1B); 3-yr-old plants had three and four leaves, respectively, each with three to five leaflets (Fig. 1C). Quantitative FT-IR spectra from ginseng leaves of different cultivars (Fig. 2A) and cultivation
ages (Fig. 2B) were obtained (Fig. 2). The most significant spectral variation among the four ginseng cultivars was observed in the polysaccharide region (1,050–1,150 cm−1) and amide region (1,550–1,650 cm−1) of the FT-IR spectra (Fig. 2A). The quantitative spectral variation among cultivation ages of ginseng leaves was also observed in GW-572016 order the polysaccharide region (1,050–1,150 cm−1) and in a broad range (1,200–1,500 cm−1) corresponding to phospholipid/DNA/RNA [39] of the FT-IR spectra (Fig. 2B). These FT-IR spectral variations from leaf samples simply indicate that there were qualitative and quantitative metabolic changes between the cultivars and cultivation ages of ginseng. The PCAs of the FT-IR spectral data are displayed in a two-dimensional plot using the first two principal components (Fig. 3A), which together accounted for 37.5% and 15.7% (53.2% total) of the total variation. PCA score plot showed that most leaf samples belonging GDC 0199 to the same cultivation age segregated into broad boundaries indicating that PCA had a relatively high distinguishing capacity between ginseng leaf samples with a cultivation age dependent
manner. Identifying the most significant spectral variables (i.e., those exhibiting the greatest variance on PC 1 and PC 2 scores) for sample separation is possible using PCA loading values. A PC score loading plot based on Branched chain aminotransferase PCA data from ginseng leaves is displayed in Fig. 3B. Significant FT-IR spectral variables for determining PC 1 and PC 2 were mostly distributed in the polysaccharide region (1,050–1,150 cm−1) and amide region (1,550–1,650 cm−1)
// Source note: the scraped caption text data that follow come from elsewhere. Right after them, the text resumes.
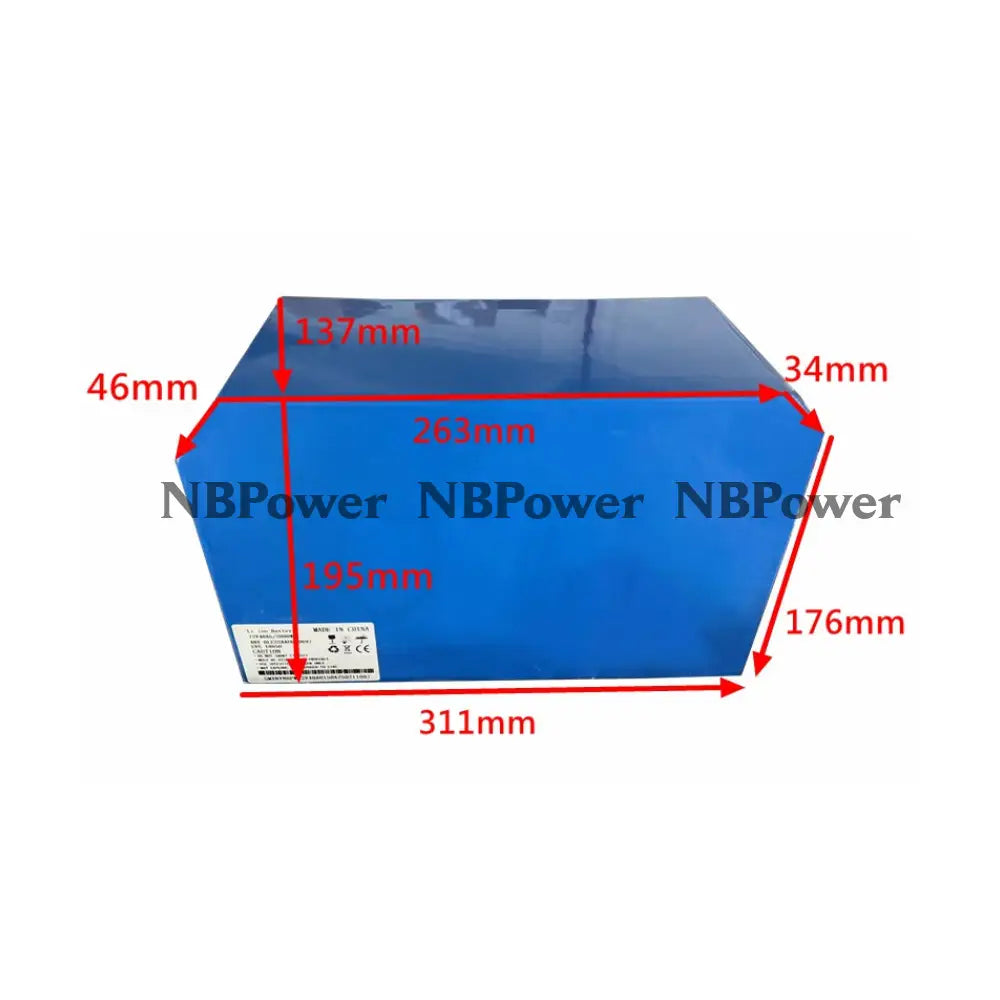 72V 40AH Lithum battery with 150A BMS and 84V 10A charger,be used for 3000W-8000W motor,motorwheel and Ebike kit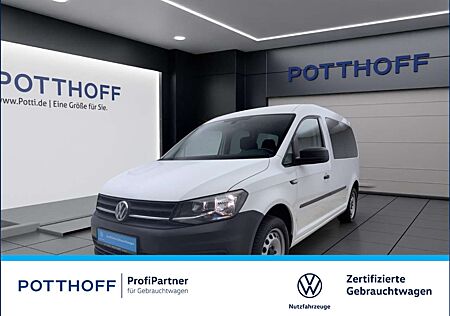 VW Caddy Volkswagen Kombi 7-Sitzer2,0 TDI Hecktüren/Navi/Klima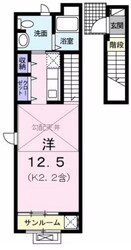 プレアデスの物件間取画像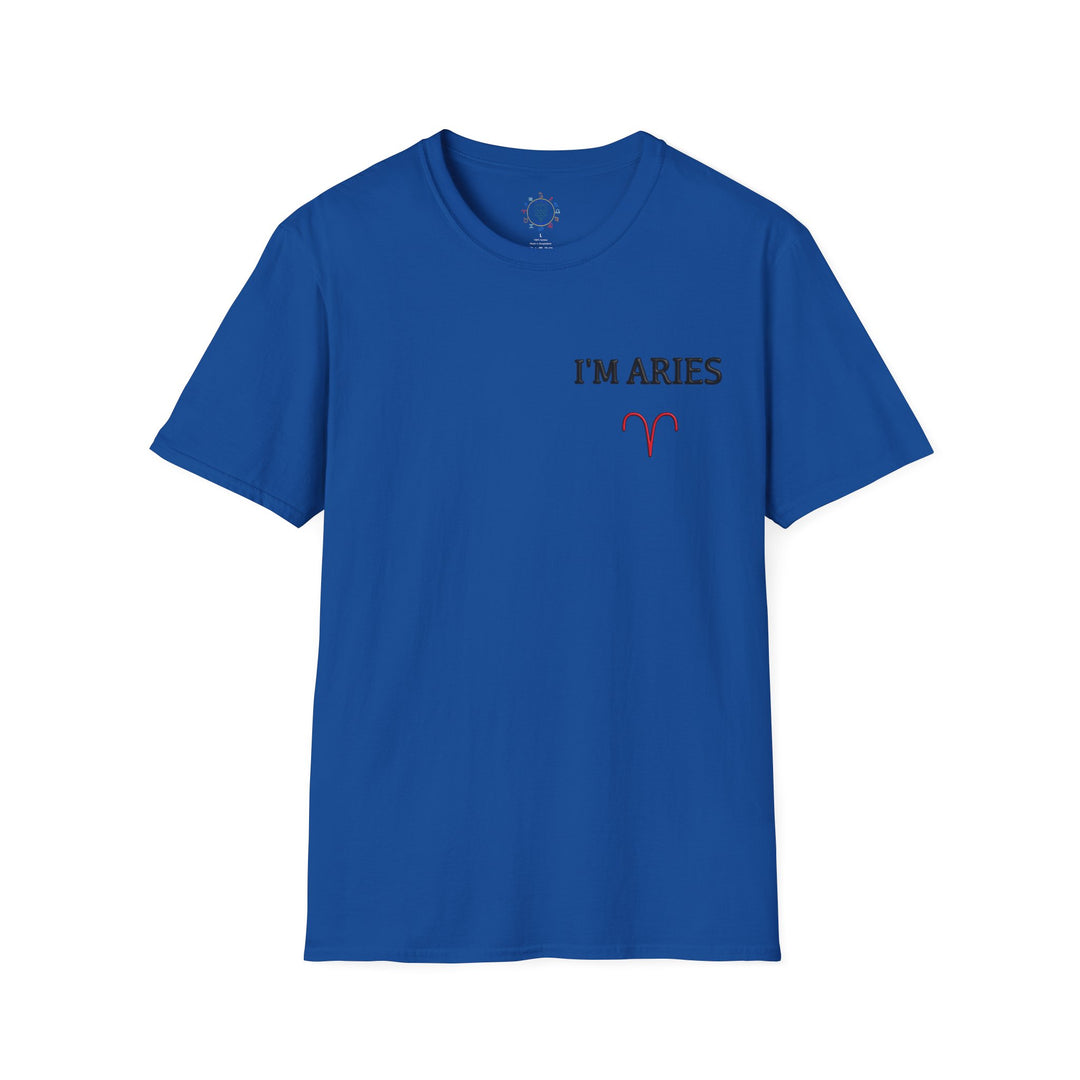 I'm Aries Tee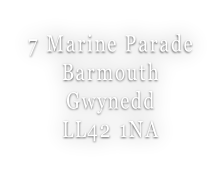 7 Marine Parade Barmouth Gwynedd LL42 1NA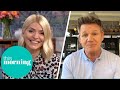 Gordon Ramsay Admits He Swore Just 45 Seconds Into His Show | This Morning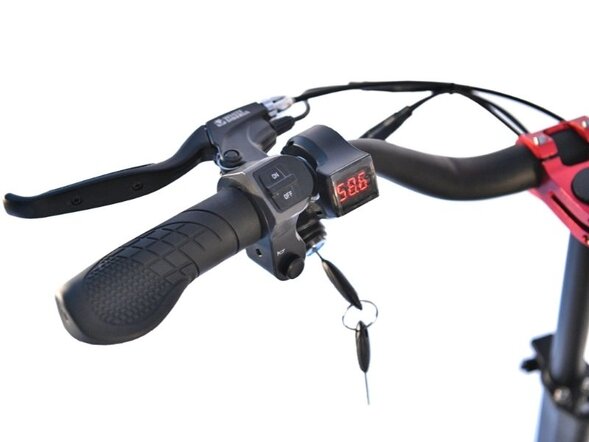 Электросамокат White Siberia NERPA 3200W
of the FT-IR spectra, respectively (Fig. 3B). These results indicate that qualitative and quantitative metabolic changes corresponding to polysaccharides and protein/amide regions I and II were important variations related to cultivation age. PLS-DA also indicated that a more discrete clustering pattern of ginseng leaves was possible (Fig. 4A). Most samples belonging to the same cultivation age, except the 2-yr-old open-pollinated variety, were grouped more closely in discrete clusters than they were in the PCA, indicating that PLS-DA was more clearly able to distinguish between cultivation ages. A dendrogram based on PLS-DA of the FT-IR spectral data (Fig. 4B) showed that the 12 categories of ginseng cultivars were separated into two major groups in a cultivation age-dependent manner without the 2-yr-old open-pollinated variety. The first group consisted of all 1-yr-old ginseng cultivars and the 2-yr-old open-pollinated variety.